James also argues that the district court erred in granting the defendants’ motion for summary judgment because the record supports that he was injured as a result of the incident and that Mason intentionally and unnecessarily closed the gate on him. Summary judgment is proper “if the mov-ant shows that there is no genuine dispute as to any material fact and that the mov-ant is entitled to judgment as a matter of law.” Fed.R.Civ.P. 56(a). We construe “all facts and inferences in the light most favorable to the nonmoving party.” Dillon v. Rogers, 596 F.3d 260, 266 (5th Cir.2010) (internal citation and quotation marks omitted). We review a grant of summary judgment de novo. Carnaby v. City of Houston, 636 F.3d 183, 187 (5th Cir.2011).

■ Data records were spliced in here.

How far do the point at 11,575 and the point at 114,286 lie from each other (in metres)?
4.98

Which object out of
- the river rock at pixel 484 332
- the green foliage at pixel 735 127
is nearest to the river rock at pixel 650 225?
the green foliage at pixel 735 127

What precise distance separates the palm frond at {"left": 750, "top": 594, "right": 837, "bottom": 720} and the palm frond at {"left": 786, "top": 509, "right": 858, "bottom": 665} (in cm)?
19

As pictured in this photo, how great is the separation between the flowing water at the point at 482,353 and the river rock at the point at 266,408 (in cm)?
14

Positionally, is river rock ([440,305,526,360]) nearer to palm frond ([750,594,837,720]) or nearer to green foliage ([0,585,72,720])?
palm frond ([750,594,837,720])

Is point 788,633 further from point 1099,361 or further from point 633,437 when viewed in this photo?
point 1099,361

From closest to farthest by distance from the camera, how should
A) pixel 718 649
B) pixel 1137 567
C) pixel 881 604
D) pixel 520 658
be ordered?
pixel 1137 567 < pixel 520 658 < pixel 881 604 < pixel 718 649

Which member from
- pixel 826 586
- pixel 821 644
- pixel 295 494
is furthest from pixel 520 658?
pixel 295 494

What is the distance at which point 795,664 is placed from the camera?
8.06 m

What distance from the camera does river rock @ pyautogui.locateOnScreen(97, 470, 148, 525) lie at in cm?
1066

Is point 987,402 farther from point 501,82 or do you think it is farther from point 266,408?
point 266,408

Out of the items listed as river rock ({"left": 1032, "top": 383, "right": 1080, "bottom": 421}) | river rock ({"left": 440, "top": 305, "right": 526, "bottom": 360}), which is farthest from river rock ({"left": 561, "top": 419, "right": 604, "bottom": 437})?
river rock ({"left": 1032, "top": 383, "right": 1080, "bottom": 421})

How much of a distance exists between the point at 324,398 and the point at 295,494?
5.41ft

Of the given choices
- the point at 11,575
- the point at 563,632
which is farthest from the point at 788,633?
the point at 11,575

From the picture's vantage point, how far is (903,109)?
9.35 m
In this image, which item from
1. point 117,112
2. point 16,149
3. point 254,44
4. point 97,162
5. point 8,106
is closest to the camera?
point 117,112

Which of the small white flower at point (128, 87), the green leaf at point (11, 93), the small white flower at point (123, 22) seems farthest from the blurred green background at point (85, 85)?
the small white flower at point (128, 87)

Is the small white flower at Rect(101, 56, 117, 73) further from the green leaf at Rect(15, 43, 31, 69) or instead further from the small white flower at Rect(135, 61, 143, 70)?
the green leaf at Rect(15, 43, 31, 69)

James principally asserts that the district court improperly dismissed his excessive-force claim on the basis that he did not establish that he experienced a sufficiently serious injury. However, the record does not demonstrate that the district court viewed the severity of James’s injury to be dispositive of whether Mason used excessive force. Although the district court noted that the evidence showed that the incident was minor and, at most, caused de minimis injuries, the record does not indicate that the severity of James’s injury was the sole determinant of the district court’s decision; the district court also noted that the incident was accidental, the gate closing was proper under the circumstances, and there was no use of excessive force. Therefore, there is no evidence that the district court dismissed James’s claim solely because he did not show that he sustained a severe injury. See Wilkins v. Gaddy, 559 U.S. 34, 130 S.Ct. 1175, 1179-80, 175 L.Ed.2d 995 (2010).

He otherwise has not shown that the district court erred in finding that there was no genuine dispute as to any material fact that would preclude a summary judgment in favor of Mason. See Fed.R.Civ.P. 56(a).